A run of records:

━━━━━━━━━━

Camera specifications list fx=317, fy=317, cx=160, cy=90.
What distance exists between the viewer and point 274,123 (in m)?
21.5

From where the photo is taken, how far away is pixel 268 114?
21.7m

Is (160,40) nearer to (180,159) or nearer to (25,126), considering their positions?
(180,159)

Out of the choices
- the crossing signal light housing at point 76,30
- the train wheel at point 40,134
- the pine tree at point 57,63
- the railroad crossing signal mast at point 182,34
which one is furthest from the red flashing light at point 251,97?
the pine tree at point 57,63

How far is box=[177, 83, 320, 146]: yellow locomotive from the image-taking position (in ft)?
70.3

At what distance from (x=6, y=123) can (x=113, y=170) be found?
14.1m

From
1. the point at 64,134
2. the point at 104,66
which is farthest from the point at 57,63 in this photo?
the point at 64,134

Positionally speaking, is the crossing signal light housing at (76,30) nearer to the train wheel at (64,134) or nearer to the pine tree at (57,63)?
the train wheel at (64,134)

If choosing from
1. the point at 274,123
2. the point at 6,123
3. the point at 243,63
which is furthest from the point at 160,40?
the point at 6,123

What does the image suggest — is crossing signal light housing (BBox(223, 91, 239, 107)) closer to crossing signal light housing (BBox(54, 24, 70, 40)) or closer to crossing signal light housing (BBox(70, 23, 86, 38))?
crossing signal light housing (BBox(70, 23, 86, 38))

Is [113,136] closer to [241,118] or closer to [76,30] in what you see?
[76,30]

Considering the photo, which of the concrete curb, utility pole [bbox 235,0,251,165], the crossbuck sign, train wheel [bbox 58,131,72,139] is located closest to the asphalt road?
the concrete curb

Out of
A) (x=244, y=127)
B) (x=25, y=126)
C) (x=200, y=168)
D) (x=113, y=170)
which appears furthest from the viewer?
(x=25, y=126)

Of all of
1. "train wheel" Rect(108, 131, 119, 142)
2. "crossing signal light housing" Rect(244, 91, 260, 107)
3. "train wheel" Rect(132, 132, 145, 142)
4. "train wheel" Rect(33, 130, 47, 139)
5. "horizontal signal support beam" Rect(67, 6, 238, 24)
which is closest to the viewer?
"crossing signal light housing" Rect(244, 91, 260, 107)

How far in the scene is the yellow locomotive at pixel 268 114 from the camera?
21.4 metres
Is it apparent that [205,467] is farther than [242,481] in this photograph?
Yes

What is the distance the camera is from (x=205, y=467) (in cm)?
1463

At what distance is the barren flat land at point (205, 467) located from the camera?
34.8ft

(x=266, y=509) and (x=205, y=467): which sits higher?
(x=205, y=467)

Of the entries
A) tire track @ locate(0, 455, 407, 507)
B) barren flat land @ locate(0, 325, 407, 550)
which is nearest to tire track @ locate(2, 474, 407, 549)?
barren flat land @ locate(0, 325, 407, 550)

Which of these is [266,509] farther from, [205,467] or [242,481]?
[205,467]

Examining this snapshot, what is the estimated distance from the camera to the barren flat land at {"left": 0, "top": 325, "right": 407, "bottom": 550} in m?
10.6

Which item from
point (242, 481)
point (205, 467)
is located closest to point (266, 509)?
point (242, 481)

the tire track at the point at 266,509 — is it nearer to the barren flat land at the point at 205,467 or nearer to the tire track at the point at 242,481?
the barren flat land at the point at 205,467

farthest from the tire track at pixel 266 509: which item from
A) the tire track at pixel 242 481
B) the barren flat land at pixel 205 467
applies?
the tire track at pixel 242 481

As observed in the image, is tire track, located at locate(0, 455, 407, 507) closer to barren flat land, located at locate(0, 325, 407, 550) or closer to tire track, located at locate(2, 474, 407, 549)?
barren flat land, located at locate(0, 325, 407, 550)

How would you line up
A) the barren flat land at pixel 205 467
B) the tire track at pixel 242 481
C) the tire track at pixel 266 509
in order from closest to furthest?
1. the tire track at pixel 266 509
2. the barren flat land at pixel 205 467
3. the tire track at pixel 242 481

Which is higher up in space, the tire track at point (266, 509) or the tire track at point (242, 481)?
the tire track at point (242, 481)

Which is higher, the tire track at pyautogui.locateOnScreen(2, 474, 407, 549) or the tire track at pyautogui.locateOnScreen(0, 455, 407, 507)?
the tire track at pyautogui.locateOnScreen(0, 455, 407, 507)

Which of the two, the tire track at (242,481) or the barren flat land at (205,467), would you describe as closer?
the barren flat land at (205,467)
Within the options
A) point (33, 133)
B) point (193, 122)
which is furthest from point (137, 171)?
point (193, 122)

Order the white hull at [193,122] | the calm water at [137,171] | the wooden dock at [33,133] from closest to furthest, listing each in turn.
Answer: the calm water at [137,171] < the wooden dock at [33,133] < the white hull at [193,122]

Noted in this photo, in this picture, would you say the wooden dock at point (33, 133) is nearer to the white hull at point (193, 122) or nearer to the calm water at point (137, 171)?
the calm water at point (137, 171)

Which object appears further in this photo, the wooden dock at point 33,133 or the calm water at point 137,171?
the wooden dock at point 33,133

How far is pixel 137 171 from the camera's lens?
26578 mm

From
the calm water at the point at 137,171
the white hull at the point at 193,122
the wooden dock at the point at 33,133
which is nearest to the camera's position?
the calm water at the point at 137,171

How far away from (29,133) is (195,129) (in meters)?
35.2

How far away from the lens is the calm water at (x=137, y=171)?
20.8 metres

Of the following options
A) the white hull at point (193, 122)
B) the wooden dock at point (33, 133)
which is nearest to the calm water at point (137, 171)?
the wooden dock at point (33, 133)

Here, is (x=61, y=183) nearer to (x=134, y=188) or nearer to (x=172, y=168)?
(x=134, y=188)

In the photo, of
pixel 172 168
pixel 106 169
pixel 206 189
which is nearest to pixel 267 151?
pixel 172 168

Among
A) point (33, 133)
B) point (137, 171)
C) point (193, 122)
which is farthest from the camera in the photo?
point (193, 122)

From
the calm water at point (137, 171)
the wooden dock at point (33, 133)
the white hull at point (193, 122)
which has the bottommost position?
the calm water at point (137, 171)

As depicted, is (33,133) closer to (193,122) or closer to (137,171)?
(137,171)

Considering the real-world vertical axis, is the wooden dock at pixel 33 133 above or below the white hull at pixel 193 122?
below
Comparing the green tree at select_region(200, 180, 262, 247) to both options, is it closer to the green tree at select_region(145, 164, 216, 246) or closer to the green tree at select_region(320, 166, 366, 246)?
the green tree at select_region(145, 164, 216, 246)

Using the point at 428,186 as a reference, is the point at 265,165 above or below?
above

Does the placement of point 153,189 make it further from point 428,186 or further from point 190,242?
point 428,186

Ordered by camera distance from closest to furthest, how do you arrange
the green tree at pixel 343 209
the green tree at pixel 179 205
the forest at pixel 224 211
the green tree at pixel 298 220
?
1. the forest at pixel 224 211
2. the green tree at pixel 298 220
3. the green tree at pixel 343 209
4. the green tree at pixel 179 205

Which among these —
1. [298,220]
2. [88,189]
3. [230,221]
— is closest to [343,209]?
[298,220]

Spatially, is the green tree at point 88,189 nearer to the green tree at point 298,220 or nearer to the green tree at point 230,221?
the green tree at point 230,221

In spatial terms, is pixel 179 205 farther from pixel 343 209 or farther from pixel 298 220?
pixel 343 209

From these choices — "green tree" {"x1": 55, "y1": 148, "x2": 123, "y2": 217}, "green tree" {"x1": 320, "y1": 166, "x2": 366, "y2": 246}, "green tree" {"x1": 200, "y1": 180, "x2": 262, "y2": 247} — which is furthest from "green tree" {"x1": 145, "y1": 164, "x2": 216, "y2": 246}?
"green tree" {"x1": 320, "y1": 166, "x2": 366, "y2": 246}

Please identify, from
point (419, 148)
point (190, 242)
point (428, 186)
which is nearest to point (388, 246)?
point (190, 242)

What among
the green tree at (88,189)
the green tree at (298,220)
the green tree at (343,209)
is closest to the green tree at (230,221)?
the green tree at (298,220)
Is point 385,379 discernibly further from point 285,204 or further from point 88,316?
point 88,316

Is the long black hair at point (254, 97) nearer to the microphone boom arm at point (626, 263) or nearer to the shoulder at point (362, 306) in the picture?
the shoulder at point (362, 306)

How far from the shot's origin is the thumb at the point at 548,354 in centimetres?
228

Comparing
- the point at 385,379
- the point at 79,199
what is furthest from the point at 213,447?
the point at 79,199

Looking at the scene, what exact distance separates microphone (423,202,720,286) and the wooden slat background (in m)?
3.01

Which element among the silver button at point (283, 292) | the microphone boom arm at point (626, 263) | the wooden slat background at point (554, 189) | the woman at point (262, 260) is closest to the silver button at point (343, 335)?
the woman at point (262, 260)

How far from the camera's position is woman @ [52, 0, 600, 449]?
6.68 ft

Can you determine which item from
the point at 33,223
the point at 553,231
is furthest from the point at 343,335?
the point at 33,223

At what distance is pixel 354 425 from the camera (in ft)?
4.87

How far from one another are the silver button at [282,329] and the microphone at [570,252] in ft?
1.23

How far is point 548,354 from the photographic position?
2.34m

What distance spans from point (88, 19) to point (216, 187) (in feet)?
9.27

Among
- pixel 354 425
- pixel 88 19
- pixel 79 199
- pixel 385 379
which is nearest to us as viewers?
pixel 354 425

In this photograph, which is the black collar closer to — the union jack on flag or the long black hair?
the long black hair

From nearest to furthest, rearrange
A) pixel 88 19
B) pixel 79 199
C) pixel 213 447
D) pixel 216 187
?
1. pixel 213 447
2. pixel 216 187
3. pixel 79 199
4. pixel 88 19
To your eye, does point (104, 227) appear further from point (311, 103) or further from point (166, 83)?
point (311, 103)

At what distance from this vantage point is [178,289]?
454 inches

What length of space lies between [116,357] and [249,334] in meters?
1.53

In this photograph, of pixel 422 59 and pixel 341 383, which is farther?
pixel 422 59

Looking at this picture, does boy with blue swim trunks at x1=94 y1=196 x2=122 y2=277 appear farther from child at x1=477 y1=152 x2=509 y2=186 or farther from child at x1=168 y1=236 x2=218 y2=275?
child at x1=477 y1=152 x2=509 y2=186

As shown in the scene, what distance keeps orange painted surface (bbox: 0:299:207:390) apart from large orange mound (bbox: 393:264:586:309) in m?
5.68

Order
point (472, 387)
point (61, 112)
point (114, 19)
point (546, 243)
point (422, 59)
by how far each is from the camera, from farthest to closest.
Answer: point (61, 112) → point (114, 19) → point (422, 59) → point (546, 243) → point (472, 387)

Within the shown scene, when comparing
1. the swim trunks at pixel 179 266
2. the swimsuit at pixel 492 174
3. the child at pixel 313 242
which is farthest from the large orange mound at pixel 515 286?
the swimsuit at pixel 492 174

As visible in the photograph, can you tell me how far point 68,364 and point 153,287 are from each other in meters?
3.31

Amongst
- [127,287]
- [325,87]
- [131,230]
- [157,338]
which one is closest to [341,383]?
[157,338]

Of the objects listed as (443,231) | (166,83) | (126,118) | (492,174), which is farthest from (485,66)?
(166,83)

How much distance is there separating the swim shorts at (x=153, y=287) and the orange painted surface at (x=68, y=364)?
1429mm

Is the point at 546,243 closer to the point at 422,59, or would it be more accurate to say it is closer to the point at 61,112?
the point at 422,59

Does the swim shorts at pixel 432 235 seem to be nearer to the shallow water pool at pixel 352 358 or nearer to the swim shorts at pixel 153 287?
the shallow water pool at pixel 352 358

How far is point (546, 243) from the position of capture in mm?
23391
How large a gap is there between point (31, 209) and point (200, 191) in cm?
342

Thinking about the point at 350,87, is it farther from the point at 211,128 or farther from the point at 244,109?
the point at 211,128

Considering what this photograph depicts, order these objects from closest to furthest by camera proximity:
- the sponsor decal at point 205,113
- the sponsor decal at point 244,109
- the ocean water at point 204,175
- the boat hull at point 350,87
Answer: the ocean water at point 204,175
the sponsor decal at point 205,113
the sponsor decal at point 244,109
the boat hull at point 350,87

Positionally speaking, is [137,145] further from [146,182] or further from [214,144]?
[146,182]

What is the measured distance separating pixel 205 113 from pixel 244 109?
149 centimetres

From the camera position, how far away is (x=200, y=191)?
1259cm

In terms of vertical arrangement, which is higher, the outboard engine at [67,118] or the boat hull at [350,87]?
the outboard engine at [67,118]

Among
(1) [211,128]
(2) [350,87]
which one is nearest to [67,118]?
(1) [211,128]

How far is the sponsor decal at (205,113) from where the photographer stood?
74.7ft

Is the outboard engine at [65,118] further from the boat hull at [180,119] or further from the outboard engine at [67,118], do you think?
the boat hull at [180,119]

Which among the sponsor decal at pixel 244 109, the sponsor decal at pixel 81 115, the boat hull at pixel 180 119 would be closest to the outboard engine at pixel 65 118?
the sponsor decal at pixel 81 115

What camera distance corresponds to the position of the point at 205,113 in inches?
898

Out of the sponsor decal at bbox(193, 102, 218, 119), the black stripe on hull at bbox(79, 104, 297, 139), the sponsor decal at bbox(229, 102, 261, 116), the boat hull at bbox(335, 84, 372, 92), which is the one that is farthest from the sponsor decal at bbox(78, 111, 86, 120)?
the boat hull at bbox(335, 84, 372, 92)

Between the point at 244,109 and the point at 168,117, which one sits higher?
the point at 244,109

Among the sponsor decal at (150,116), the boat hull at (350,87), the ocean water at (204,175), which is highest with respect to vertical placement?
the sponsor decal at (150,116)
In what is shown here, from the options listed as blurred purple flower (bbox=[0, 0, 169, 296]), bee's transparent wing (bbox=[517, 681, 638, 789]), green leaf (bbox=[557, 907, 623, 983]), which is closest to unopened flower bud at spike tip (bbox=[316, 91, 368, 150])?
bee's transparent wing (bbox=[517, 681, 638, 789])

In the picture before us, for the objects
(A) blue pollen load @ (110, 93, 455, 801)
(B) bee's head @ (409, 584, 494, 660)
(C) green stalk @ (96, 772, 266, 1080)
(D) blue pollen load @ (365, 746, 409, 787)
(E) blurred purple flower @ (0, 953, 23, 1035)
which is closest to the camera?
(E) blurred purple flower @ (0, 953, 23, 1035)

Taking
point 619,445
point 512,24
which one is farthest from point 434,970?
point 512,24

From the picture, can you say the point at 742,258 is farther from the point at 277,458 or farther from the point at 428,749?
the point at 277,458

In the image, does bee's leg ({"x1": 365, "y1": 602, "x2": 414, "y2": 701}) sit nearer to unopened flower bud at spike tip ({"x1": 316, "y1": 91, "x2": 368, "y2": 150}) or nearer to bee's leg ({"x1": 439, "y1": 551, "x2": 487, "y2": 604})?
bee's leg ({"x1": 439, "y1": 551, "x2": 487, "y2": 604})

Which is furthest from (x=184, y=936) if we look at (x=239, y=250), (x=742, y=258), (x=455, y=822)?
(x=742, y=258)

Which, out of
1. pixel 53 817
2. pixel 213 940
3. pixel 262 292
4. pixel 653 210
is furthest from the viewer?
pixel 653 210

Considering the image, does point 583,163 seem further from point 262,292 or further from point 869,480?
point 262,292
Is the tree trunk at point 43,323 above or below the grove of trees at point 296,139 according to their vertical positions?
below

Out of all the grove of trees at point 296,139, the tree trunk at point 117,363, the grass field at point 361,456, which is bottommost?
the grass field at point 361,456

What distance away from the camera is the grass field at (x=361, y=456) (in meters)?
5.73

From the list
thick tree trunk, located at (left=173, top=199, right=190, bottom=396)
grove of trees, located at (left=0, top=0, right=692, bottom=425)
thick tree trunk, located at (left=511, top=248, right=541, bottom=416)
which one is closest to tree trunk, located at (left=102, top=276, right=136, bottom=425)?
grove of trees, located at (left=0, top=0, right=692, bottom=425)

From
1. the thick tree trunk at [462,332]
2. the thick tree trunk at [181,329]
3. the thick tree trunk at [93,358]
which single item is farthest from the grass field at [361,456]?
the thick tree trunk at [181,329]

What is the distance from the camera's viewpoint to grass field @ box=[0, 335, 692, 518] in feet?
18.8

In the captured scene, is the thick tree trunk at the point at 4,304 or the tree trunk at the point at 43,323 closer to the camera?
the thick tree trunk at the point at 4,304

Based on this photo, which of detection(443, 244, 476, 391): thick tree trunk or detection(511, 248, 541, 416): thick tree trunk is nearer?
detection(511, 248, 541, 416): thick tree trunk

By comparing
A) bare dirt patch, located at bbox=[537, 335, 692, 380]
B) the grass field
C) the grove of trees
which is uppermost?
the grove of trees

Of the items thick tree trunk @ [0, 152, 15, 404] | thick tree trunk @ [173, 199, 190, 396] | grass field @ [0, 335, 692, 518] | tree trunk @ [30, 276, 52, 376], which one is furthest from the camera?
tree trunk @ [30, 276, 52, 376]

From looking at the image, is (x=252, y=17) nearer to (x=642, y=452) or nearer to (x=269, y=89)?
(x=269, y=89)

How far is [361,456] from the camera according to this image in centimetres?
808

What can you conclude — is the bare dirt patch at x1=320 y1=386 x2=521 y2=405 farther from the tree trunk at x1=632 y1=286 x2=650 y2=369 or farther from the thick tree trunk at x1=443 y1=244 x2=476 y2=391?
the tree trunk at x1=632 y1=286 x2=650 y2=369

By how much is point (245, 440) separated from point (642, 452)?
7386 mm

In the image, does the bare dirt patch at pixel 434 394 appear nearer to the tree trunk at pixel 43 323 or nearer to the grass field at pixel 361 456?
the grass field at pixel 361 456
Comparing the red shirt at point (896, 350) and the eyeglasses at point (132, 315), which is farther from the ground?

━━━━━━━━━━

Return the entries from the line that contains "What can you" through the end of the entries, reproducing each line without any change.

## FULL OUTPUT
What can you conclude — is the bare dirt patch at x1=320 y1=386 x2=521 y2=405 farther from the tree trunk at x1=632 y1=286 x2=650 y2=369 or farther from the thick tree trunk at x1=443 y1=244 x2=476 y2=391?
the tree trunk at x1=632 y1=286 x2=650 y2=369

By how much is point (245, 440) separated from point (642, 452)?
7386 mm

In the image, does the bare dirt patch at pixel 434 394 appear nearer to the tree trunk at pixel 43 323 or nearer to the grass field at pixel 361 456?
the grass field at pixel 361 456
Comparing the red shirt at point (896, 350) and the eyeglasses at point (132, 315), which is farther from the ground?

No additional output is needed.